## SET EXERCISE
Count the lines below that contain the string "instances", and give only that number.

## DATA TO PROCESS

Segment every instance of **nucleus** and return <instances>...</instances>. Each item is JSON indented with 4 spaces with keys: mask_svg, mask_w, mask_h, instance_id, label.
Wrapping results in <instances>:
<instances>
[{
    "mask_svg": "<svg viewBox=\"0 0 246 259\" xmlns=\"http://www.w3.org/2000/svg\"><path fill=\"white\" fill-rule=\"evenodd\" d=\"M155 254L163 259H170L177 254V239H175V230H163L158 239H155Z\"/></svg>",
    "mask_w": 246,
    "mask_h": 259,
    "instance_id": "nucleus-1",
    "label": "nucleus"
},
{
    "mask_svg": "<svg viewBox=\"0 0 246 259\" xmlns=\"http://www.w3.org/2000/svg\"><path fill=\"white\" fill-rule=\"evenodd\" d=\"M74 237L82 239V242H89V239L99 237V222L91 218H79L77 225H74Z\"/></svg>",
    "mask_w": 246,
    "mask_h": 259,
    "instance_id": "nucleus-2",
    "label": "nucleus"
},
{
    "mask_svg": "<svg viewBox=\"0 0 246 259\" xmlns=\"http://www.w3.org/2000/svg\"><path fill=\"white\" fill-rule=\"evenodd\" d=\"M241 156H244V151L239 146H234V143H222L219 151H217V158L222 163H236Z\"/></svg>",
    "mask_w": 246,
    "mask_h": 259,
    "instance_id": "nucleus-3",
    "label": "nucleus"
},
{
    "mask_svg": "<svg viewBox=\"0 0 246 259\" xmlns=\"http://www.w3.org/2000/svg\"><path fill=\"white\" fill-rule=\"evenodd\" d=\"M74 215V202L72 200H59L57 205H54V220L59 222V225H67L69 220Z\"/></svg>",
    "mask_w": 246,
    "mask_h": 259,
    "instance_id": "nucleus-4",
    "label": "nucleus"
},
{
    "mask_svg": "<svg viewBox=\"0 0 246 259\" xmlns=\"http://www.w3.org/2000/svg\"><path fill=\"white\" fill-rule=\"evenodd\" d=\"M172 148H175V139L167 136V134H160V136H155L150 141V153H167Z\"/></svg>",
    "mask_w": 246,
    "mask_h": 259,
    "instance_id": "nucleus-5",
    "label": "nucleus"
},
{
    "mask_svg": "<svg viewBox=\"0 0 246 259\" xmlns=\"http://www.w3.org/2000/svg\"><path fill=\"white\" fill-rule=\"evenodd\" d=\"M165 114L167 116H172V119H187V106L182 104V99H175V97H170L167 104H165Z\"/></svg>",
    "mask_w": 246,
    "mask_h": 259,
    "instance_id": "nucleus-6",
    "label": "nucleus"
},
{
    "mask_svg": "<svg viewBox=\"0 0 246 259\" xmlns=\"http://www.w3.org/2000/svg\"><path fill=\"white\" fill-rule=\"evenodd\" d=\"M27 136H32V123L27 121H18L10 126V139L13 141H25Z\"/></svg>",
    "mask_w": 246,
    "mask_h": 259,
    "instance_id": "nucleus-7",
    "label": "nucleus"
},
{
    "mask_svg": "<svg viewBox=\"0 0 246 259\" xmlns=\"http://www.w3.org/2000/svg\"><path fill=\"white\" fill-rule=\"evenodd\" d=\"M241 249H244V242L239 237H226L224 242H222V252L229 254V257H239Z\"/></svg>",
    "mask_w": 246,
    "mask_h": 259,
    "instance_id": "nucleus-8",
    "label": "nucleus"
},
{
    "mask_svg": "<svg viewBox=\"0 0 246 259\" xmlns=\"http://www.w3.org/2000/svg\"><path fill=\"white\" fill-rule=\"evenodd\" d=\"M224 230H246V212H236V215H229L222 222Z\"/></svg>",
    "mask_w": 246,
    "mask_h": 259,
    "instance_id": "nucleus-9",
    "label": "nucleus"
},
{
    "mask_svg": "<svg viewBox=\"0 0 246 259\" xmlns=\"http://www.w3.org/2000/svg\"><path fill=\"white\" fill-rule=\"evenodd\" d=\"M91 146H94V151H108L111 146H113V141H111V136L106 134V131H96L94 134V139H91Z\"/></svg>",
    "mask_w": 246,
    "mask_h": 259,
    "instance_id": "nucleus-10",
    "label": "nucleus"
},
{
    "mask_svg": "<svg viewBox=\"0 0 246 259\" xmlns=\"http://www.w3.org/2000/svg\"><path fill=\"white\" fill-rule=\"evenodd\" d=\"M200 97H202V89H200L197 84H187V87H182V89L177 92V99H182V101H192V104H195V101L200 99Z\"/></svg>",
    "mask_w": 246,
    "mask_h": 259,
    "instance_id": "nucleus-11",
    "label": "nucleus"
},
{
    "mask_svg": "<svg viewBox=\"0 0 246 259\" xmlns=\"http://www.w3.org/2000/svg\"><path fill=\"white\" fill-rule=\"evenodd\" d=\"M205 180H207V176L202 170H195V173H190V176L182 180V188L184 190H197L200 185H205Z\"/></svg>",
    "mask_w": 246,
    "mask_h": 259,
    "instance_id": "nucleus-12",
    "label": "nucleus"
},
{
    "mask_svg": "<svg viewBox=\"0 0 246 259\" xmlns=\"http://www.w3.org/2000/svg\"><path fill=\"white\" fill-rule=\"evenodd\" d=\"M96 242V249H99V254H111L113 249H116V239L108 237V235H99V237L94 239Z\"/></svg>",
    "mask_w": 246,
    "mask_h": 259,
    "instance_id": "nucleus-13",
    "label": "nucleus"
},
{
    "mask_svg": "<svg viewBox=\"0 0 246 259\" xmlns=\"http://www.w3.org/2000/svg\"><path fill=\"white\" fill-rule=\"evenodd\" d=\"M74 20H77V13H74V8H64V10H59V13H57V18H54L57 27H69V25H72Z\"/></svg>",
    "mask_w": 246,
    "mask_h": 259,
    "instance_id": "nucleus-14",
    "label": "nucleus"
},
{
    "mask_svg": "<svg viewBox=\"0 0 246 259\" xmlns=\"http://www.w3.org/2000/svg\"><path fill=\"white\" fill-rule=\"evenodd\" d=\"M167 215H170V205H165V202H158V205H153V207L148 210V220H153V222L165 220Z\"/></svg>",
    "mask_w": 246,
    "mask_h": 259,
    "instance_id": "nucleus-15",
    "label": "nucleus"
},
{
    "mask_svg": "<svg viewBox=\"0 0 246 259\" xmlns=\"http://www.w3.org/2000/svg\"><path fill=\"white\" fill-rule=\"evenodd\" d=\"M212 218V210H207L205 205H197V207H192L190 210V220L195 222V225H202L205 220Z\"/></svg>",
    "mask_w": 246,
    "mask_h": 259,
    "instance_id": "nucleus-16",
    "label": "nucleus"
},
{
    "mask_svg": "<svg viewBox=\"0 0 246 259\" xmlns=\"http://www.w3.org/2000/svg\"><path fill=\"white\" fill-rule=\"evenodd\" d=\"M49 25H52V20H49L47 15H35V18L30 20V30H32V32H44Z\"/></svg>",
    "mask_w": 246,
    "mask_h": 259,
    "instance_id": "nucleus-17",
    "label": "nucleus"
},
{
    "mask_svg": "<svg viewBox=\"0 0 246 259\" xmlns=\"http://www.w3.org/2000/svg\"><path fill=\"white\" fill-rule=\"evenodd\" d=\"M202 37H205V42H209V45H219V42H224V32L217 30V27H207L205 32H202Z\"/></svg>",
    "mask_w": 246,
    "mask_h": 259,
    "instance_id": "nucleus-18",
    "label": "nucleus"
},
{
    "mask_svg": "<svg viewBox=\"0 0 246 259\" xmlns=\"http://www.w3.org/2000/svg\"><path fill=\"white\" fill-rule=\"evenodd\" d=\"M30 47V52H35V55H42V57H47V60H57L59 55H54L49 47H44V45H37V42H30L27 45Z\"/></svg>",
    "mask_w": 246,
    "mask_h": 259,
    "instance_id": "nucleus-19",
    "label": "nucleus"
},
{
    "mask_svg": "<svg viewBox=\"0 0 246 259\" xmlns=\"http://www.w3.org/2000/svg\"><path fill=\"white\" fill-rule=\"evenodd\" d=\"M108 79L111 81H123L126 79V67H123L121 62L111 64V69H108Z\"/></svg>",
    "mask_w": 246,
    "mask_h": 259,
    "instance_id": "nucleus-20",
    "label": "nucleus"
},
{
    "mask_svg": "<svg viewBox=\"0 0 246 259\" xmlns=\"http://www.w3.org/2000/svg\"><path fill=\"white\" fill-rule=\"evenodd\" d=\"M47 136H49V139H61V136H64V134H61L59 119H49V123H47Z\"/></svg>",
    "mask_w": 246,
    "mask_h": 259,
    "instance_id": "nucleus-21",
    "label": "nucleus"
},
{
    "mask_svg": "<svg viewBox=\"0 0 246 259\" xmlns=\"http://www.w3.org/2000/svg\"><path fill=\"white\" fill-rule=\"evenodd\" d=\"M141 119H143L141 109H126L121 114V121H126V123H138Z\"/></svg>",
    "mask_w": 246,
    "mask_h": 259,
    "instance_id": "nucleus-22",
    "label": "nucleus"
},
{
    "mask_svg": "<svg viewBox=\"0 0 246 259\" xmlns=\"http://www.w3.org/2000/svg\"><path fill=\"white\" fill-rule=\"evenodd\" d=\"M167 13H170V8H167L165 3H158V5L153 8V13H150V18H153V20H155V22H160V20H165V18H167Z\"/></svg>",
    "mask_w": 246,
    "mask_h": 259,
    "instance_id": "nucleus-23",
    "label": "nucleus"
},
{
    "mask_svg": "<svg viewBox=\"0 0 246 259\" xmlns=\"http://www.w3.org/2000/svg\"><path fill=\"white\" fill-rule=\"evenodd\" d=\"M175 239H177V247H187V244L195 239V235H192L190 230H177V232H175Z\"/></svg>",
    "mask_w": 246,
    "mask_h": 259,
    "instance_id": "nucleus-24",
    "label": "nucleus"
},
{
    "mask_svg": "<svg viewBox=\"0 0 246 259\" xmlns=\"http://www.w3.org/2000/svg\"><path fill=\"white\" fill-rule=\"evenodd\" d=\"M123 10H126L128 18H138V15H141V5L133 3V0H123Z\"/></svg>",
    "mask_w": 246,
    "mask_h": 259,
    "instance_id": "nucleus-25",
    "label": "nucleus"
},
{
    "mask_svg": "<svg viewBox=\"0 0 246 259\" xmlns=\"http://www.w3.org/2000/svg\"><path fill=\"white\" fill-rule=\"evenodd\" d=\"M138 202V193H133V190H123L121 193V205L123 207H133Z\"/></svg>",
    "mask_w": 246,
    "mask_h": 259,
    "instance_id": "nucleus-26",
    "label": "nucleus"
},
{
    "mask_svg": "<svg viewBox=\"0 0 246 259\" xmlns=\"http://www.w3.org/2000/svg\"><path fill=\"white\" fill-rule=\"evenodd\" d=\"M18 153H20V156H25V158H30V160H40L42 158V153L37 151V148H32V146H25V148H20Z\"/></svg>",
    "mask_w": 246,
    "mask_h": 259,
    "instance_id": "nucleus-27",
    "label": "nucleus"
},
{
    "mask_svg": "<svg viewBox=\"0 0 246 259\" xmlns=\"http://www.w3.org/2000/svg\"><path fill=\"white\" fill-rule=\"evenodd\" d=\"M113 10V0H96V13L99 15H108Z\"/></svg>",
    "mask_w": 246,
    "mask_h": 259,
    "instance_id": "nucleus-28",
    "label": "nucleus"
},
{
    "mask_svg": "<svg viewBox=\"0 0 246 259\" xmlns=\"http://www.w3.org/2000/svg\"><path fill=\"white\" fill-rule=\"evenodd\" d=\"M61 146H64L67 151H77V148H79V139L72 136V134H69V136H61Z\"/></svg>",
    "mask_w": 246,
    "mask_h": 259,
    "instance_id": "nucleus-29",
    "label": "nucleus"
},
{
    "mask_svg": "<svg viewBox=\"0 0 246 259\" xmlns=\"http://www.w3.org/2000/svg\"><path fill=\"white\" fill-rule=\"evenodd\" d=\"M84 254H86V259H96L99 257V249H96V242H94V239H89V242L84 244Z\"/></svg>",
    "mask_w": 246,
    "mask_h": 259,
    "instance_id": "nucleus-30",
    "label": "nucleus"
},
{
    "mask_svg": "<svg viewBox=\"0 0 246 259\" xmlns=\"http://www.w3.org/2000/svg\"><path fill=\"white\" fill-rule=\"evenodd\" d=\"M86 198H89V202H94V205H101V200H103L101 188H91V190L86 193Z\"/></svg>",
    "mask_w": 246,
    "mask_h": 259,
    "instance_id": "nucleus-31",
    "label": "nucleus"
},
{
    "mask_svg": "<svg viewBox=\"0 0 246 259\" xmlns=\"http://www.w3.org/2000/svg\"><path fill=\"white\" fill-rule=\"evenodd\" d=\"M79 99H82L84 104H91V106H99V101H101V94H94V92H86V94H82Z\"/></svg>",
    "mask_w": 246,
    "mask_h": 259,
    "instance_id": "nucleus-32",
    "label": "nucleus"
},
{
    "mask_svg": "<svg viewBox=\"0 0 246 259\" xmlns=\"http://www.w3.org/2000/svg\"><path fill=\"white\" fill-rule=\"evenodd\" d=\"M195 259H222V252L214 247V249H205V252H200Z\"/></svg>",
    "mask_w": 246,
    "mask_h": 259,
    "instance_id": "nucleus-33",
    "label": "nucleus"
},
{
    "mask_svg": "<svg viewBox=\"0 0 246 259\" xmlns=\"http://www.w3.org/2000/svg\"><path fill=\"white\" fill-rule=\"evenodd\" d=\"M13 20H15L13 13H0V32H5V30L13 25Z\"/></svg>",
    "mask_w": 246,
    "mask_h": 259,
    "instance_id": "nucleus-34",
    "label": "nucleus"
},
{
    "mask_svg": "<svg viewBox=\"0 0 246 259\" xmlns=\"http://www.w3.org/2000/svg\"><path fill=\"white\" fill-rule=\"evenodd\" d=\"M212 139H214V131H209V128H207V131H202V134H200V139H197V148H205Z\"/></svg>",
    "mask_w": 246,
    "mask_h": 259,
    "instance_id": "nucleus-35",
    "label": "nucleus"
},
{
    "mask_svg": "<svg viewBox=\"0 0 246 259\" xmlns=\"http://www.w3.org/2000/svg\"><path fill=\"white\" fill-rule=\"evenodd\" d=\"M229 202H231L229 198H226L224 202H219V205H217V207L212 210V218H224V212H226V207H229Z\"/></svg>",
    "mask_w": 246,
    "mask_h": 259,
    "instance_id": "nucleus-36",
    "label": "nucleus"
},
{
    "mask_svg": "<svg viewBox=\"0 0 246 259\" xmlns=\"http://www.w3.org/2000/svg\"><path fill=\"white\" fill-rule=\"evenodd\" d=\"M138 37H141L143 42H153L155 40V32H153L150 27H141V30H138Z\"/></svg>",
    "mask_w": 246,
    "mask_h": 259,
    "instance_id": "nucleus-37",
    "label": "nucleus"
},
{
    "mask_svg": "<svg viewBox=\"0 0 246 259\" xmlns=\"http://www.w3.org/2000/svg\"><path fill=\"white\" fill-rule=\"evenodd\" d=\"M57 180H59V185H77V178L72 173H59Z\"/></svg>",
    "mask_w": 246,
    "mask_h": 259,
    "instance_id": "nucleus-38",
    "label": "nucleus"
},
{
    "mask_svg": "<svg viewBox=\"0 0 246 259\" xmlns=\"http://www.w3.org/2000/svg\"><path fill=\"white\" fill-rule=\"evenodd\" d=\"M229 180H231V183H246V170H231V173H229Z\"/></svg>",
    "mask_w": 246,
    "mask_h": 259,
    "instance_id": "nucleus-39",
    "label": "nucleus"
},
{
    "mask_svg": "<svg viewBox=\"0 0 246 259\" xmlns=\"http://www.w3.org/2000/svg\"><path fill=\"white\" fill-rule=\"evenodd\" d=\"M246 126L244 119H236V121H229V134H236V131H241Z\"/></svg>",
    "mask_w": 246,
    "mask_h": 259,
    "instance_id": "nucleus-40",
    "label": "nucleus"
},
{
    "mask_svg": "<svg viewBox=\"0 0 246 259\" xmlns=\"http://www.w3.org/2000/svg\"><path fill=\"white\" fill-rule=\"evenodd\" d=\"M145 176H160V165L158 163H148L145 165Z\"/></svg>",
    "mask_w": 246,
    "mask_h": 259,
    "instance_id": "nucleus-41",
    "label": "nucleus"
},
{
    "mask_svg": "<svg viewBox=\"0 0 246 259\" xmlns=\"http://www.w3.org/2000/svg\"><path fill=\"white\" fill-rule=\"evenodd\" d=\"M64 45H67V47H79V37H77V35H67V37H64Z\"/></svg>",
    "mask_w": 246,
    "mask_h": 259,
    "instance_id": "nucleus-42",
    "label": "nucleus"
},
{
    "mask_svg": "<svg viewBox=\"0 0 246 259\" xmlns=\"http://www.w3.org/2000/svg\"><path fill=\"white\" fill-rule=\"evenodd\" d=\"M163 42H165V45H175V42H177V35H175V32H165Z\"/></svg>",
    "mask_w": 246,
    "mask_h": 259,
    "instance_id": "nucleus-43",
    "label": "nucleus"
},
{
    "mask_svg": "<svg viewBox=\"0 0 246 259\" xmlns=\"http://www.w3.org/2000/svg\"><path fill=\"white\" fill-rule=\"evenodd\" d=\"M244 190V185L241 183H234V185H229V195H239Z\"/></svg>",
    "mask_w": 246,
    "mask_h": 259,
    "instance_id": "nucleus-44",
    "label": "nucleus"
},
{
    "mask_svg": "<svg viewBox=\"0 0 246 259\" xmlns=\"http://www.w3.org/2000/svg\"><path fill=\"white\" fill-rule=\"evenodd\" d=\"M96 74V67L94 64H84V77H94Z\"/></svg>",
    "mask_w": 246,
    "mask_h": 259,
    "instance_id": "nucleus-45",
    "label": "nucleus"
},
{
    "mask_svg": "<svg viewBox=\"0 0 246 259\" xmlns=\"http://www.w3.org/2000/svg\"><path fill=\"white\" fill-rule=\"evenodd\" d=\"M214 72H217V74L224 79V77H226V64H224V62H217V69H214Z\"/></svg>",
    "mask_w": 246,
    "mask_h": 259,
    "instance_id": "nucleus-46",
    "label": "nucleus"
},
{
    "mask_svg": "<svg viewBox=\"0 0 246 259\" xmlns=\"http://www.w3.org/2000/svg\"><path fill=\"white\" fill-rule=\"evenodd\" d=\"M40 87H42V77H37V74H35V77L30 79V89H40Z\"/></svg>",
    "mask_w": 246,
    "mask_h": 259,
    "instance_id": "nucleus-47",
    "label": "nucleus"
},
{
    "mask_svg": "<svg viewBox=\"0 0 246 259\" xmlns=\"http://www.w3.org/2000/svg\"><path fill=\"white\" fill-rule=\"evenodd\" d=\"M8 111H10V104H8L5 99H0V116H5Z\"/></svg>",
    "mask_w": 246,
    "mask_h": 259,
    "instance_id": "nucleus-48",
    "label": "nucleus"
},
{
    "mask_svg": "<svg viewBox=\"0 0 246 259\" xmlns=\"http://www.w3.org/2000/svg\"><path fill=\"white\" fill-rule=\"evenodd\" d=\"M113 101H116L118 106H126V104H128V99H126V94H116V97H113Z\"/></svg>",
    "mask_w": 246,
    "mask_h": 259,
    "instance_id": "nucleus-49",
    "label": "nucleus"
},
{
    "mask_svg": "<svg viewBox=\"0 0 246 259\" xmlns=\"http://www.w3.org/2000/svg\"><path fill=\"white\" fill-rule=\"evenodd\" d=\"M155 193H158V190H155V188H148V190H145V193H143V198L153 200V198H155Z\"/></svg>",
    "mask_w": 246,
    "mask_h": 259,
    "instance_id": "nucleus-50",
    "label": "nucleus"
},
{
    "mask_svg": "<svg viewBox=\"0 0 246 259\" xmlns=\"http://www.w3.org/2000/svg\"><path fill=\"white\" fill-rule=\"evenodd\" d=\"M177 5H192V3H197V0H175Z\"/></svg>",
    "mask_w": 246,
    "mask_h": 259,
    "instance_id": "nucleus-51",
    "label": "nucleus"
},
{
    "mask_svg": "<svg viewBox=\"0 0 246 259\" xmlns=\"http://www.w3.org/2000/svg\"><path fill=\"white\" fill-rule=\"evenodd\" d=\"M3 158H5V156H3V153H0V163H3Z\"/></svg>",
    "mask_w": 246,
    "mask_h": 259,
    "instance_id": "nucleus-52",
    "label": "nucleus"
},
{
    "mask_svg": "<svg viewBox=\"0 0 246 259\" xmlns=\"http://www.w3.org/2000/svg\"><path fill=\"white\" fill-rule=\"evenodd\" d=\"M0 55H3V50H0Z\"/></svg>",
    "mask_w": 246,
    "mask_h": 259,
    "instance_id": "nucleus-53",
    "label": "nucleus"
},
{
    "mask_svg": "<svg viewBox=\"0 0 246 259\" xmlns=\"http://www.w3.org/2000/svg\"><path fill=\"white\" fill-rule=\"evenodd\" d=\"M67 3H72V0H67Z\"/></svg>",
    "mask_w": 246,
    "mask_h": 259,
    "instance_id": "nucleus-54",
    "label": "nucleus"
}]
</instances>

## RESULT
4